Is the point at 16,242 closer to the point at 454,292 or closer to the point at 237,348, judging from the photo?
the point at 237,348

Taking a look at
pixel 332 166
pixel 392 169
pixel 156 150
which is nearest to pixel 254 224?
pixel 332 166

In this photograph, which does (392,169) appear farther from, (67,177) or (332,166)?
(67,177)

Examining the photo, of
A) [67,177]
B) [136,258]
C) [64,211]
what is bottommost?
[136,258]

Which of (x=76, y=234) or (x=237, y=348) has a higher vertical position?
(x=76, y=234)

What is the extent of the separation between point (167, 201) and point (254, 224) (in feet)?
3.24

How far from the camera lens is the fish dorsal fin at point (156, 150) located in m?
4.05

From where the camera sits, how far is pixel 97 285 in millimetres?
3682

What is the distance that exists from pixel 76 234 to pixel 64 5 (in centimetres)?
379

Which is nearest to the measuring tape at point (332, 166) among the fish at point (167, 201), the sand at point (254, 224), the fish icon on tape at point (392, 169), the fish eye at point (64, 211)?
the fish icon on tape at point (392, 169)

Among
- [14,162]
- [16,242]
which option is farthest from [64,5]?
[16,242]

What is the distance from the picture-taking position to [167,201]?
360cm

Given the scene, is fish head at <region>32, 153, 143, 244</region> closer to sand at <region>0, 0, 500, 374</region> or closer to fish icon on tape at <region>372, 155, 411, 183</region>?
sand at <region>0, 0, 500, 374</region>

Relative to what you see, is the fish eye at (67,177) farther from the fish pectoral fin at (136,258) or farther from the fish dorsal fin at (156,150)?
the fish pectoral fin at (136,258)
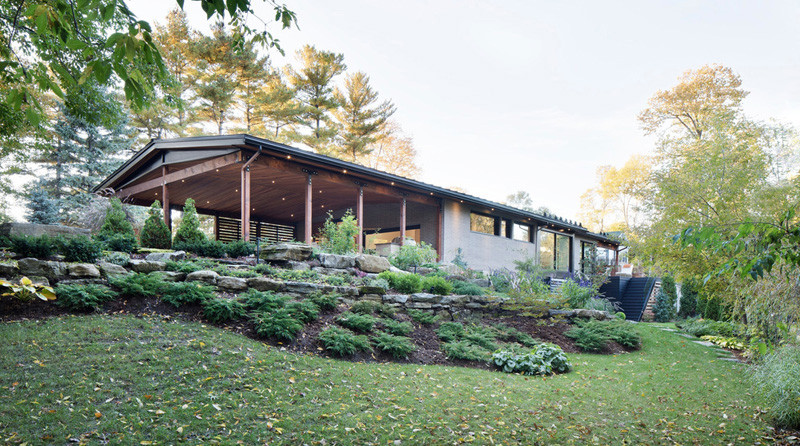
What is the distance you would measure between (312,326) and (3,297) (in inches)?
139

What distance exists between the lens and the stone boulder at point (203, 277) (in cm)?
624

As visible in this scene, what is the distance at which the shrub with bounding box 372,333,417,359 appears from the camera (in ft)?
19.0

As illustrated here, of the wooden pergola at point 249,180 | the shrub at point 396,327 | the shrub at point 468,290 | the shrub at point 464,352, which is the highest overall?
the wooden pergola at point 249,180

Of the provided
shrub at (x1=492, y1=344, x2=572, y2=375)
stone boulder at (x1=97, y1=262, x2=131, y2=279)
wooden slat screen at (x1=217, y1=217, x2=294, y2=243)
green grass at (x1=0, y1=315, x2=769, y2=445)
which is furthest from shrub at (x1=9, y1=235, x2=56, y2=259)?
wooden slat screen at (x1=217, y1=217, x2=294, y2=243)

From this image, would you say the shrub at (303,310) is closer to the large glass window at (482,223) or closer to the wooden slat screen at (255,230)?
the large glass window at (482,223)

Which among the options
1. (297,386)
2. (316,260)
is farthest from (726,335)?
(297,386)

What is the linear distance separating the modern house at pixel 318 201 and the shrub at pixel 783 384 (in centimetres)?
938

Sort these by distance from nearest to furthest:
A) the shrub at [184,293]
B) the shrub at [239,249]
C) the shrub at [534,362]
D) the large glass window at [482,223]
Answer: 1. the shrub at [184,293]
2. the shrub at [534,362]
3. the shrub at [239,249]
4. the large glass window at [482,223]

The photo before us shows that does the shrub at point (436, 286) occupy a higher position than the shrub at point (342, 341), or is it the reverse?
the shrub at point (436, 286)

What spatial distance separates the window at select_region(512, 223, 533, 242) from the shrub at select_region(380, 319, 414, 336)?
11.9m

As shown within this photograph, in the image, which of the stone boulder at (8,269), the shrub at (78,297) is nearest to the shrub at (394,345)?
the shrub at (78,297)

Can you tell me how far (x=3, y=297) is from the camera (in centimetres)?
479

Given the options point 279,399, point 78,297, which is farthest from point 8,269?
point 279,399

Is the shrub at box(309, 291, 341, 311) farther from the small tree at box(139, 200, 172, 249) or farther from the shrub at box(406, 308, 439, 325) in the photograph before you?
the small tree at box(139, 200, 172, 249)
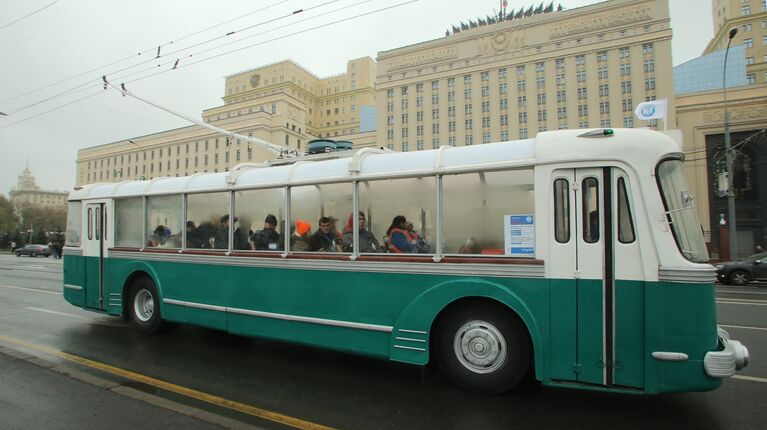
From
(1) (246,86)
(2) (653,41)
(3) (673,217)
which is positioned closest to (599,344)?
(3) (673,217)

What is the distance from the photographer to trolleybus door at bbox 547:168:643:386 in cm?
399

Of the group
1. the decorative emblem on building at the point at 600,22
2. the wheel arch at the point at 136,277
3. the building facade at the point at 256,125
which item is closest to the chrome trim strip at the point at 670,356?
the wheel arch at the point at 136,277

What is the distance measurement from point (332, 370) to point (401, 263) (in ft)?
5.67

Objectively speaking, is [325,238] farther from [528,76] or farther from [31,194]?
[31,194]

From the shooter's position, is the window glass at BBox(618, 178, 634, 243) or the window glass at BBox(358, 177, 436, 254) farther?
the window glass at BBox(358, 177, 436, 254)

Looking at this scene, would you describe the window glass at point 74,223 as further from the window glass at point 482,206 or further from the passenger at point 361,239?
the window glass at point 482,206

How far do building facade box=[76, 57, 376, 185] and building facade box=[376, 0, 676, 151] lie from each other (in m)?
13.7

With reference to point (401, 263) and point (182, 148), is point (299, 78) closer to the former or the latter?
point (182, 148)

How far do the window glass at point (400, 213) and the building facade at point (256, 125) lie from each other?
74.0m

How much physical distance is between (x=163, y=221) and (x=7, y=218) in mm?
90944

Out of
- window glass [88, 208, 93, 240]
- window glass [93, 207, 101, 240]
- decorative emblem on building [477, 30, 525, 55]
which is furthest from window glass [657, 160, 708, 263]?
decorative emblem on building [477, 30, 525, 55]

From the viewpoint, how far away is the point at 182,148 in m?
102

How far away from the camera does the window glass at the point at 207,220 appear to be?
6.61 m

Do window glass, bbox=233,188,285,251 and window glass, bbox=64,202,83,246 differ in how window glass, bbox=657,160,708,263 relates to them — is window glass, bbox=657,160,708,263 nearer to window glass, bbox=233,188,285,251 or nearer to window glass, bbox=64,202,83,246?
window glass, bbox=233,188,285,251
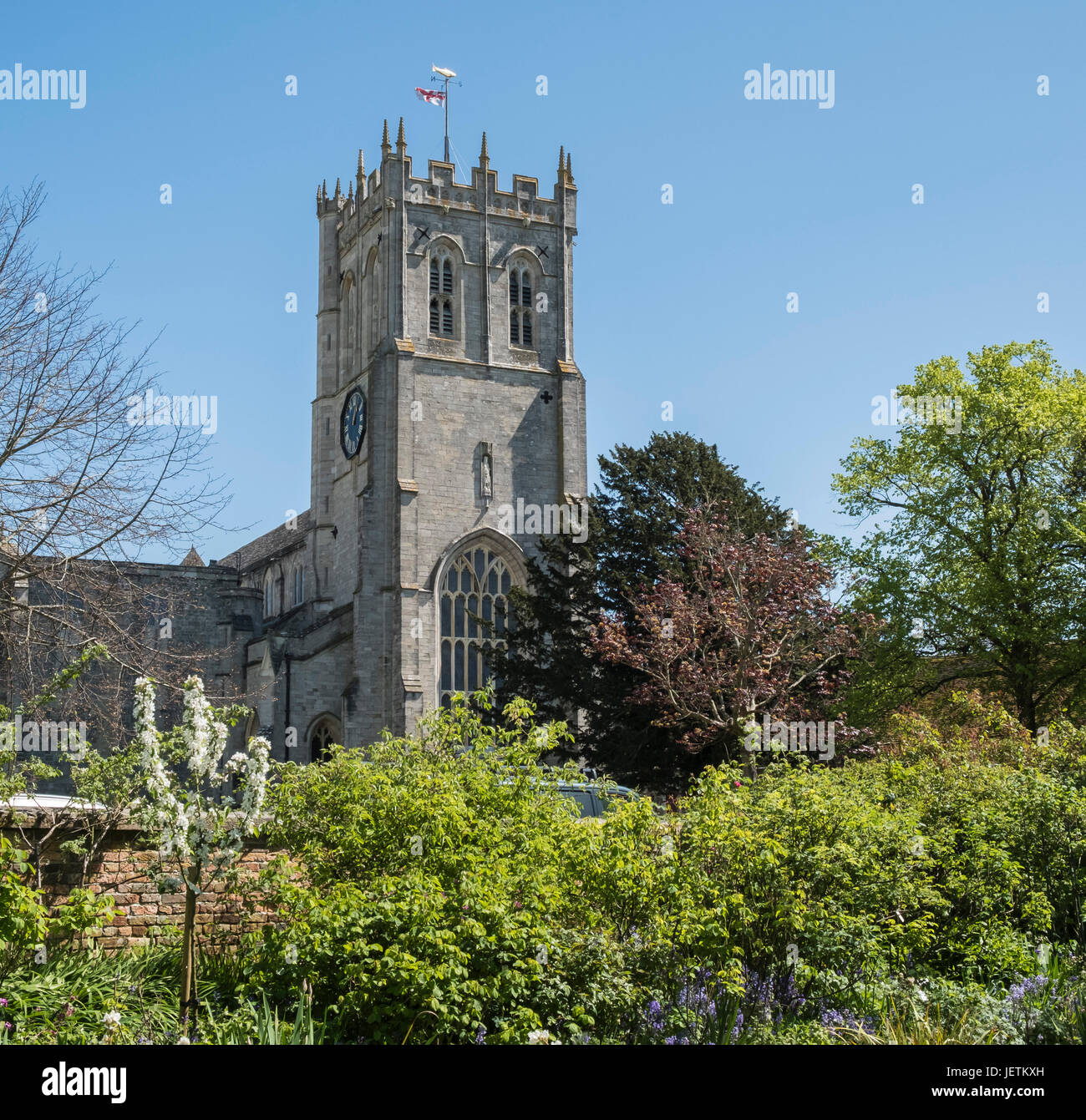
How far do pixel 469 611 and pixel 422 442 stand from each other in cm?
558

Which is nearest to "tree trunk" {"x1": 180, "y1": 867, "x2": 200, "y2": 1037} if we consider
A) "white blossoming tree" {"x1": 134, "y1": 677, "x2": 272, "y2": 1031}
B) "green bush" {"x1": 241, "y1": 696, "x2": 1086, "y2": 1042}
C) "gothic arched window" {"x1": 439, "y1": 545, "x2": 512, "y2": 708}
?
"white blossoming tree" {"x1": 134, "y1": 677, "x2": 272, "y2": 1031}

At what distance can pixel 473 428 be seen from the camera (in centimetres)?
4166

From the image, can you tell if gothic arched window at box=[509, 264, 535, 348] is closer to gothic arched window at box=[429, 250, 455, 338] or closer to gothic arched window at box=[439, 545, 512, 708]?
gothic arched window at box=[429, 250, 455, 338]

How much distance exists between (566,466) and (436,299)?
278 inches

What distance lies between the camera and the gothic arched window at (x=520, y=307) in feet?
143

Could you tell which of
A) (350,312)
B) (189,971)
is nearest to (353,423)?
(350,312)

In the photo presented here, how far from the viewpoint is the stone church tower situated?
39438 mm

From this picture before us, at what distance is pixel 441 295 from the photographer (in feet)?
141

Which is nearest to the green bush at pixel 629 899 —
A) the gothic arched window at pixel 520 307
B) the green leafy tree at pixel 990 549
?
the green leafy tree at pixel 990 549

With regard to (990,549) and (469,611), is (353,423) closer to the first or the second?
(469,611)

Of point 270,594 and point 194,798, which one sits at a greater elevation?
point 270,594

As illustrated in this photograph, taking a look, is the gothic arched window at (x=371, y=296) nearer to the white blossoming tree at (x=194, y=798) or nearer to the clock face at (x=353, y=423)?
the clock face at (x=353, y=423)
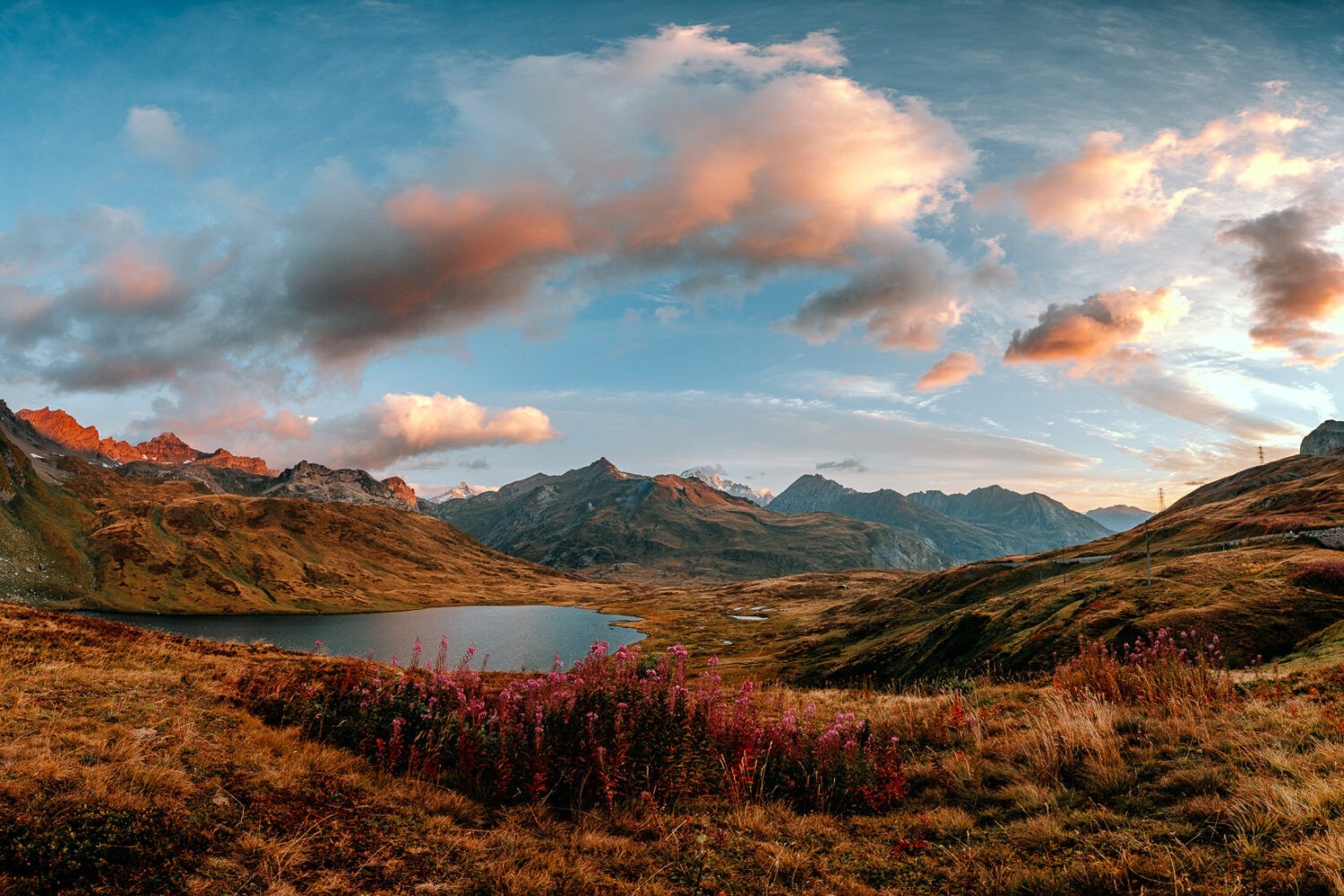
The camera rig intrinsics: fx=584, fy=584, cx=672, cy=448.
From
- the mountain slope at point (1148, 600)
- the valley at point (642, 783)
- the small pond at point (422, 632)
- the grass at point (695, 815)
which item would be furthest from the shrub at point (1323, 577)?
the small pond at point (422, 632)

——————

- **TASK**
Repeat the listing verbatim. Skip the pictures.

- **COMPLETE OUTPUT**
Is the point at 16,242 closer to the point at 454,292 or closer to the point at 237,348, judging from the photo?
the point at 237,348

Taking a look at
pixel 332 166
pixel 392 169
pixel 156 150
which is nearest to pixel 254 224?
pixel 332 166

In this photograph, which does (392,169) appear farther from, (67,177) or (332,166)?
(67,177)

Examining the photo, of
A) [67,177]
B) [136,258]
C) [64,211]
what is bottommost?
[136,258]

Which of (x=76, y=234) or (x=237, y=348) has a higher vertical position?
(x=76, y=234)

What is the extent of the separation between point (167, 201) and point (254, 224) (in feet)?
3.24

How far from the camera lens is the fish dorsal fin at point (156, 150) located in m?
4.05

From where the camera sits, how far is pixel 97 285 in millimetres?
3682

What is the distance that exists from pixel 76 234 to pixel 64 5 (in centimetres)?
379

Which is nearest to the measuring tape at point (332, 166) among the fish at point (167, 201), the sand at point (254, 224), the fish icon on tape at point (392, 169), the fish eye at point (64, 211)?
the fish icon on tape at point (392, 169)

Among
- [14,162]
- [16,242]
which option is farthest from [64,5]?
[16,242]

What is the distance from the picture-taking position to [167,201]?
360cm

Given the scene, is fish head at <region>32, 153, 143, 244</region> closer to sand at <region>0, 0, 500, 374</region> or closer to fish icon on tape at <region>372, 155, 411, 183</region>?
sand at <region>0, 0, 500, 374</region>

Relative to what you see, is the fish eye at (67,177) farther from the fish pectoral fin at (136,258) or farther from the fish dorsal fin at (156,150)?
the fish pectoral fin at (136,258)
What is the distance you would measure between (312,326) and (3,297) (in inches)?
139

What distance exists between the lens and the stone boulder at point (203, 277) (in cm)?
624

As visible in this scene, what is the distance at which the shrub with bounding box 372,333,417,359 appears from the camera (in ft)?
19.0

As illustrated here, of the wooden pergola at point 249,180 | the shrub at point 396,327 | the shrub at point 468,290 | the shrub at point 464,352, which is the highest overall?
the wooden pergola at point 249,180

Of the provided
shrub at (x1=492, y1=344, x2=572, y2=375)
stone boulder at (x1=97, y1=262, x2=131, y2=279)
wooden slat screen at (x1=217, y1=217, x2=294, y2=243)
green grass at (x1=0, y1=315, x2=769, y2=445)
which is furthest from shrub at (x1=9, y1=235, x2=56, y2=259)?
wooden slat screen at (x1=217, y1=217, x2=294, y2=243)

From this image, would you say the shrub at (303,310) is closer to the large glass window at (482,223) or closer to the wooden slat screen at (255,230)?
the large glass window at (482,223)

Which among the options
1. (297,386)
2. (316,260)
is farthest from (726,335)?
(297,386)

What is the linear distance separating the modern house at pixel 318 201 and the shrub at pixel 783 384 (in centimetres)?
938

Sort these by distance from nearest to furthest:
A) the shrub at [184,293]
B) the shrub at [239,249]
C) the shrub at [534,362]
D) the large glass window at [482,223]
Answer: 1. the shrub at [184,293]
2. the shrub at [534,362]
3. the shrub at [239,249]
4. the large glass window at [482,223]

The photo before us shows that does the shrub at point (436, 286) occupy a higher position than the shrub at point (342, 341), or is it the reverse?
the shrub at point (436, 286)

What spatial distance separates the window at select_region(512, 223, 533, 242) from the shrub at select_region(380, 319, 414, 336)?
11.9m

As shown within this photograph, in the image, which of the stone boulder at (8,269), the shrub at (78,297) is nearest to the shrub at (394,345)?
the shrub at (78,297)

Can you tell me how far (x=3, y=297) is from the camera (in centimetres)?
479

Given the options point 279,399, point 78,297, which is farthest from point 8,269?
point 279,399

Is the shrub at box(309, 291, 341, 311) farther from the small tree at box(139, 200, 172, 249) or farther from the shrub at box(406, 308, 439, 325) in the photograph before you?
the small tree at box(139, 200, 172, 249)
From
(1) (246,86)
(2) (653,41)
(3) (673,217)
which is positioned closest to (599,344)?
(3) (673,217)

What is the distance from the photographer to trolleybus door at bbox 547:168:643:386 in cm?
399

Of the group
1. the decorative emblem on building at the point at 600,22
2. the wheel arch at the point at 136,277
3. the building facade at the point at 256,125
which item is closest to the chrome trim strip at the point at 670,356?
the wheel arch at the point at 136,277

What is the distance measurement from point (332, 370) to point (401, 263) (in ft)?
5.67

Objectively speaking, is [325,238] farther from [528,76] or farther from [31,194]?
[31,194]

From the shooter's position, is the window glass at BBox(618, 178, 634, 243) or the window glass at BBox(358, 177, 436, 254) farther?
the window glass at BBox(358, 177, 436, 254)

Looking at this scene, would you describe the window glass at point 74,223 as further from the window glass at point 482,206 or further from the passenger at point 361,239?
the window glass at point 482,206

How far do building facade box=[76, 57, 376, 185] and building facade box=[376, 0, 676, 151] lie from each other (in m)?
13.7

With reference to point (401, 263) and point (182, 148), is point (299, 78) closer to the former or the latter?
point (182, 148)

How far do the window glass at point (400, 213) and the building facade at point (256, 125) lie from each other?
74.0m

How much physical distance is between (x=163, y=221) and (x=7, y=218) in mm?
90944

Out of
- window glass [88, 208, 93, 240]
- window glass [93, 207, 101, 240]
- decorative emblem on building [477, 30, 525, 55]
which is furthest from window glass [657, 160, 708, 263]?
decorative emblem on building [477, 30, 525, 55]

From the viewpoint, how far away is the point at 182,148 in m?
102

How far away from the camera does the window glass at the point at 207,220 appear to be?
6.61 m

Do window glass, bbox=233,188,285,251 and window glass, bbox=64,202,83,246 differ in how window glass, bbox=657,160,708,263 relates to them — is window glass, bbox=657,160,708,263 nearer to window glass, bbox=233,188,285,251 or nearer to window glass, bbox=64,202,83,246?
window glass, bbox=233,188,285,251
How far do pixel 469 611 and pixel 422 442 stand from each other in cm?
558

Which is nearest to "tree trunk" {"x1": 180, "y1": 867, "x2": 200, "y2": 1037} if we consider
A) "white blossoming tree" {"x1": 134, "y1": 677, "x2": 272, "y2": 1031}
B) "green bush" {"x1": 241, "y1": 696, "x2": 1086, "y2": 1042}
C) "gothic arched window" {"x1": 439, "y1": 545, "x2": 512, "y2": 708}
?
"white blossoming tree" {"x1": 134, "y1": 677, "x2": 272, "y2": 1031}

At what distance can pixel 473 428 be seen from the camera (in centimetres)?
4166

From the image, can you tell if gothic arched window at box=[509, 264, 535, 348] is closer to gothic arched window at box=[429, 250, 455, 338] or closer to gothic arched window at box=[439, 545, 512, 708]?
gothic arched window at box=[429, 250, 455, 338]

How much distance exists between (566,466) and (436,299)?
278 inches

What distance lies between the camera and the gothic arched window at (x=520, y=307) in feet?
143

Could you tell which of
A) (350,312)
B) (189,971)
is nearest to (353,423)?
(350,312)

In the photo presented here, how far from the viewpoint is the stone church tower situated?
39438 mm

From this picture before us, at what distance is pixel 441 295 from the photographer (in feet)?
141

Which is nearest to the green bush at pixel 629 899 —
A) the gothic arched window at pixel 520 307
B) the green leafy tree at pixel 990 549
?
the green leafy tree at pixel 990 549

With regard to (990,549) and (469,611), is (353,423) closer to the first or the second?
(469,611)

Of point 270,594 and point 194,798, which one sits at a greater elevation?
point 270,594

As illustrated in this photograph, taking a look, is the gothic arched window at (x=371, y=296) nearer to the white blossoming tree at (x=194, y=798) or nearer to the clock face at (x=353, y=423)?
the clock face at (x=353, y=423)
The camera rig intrinsics: fx=584, fy=584, cx=672, cy=448.
From
- the mountain slope at point (1148, 600)
- the valley at point (642, 783)
- the small pond at point (422, 632)
- the grass at point (695, 815)
which item would be furthest from the shrub at point (1323, 577)?
the small pond at point (422, 632)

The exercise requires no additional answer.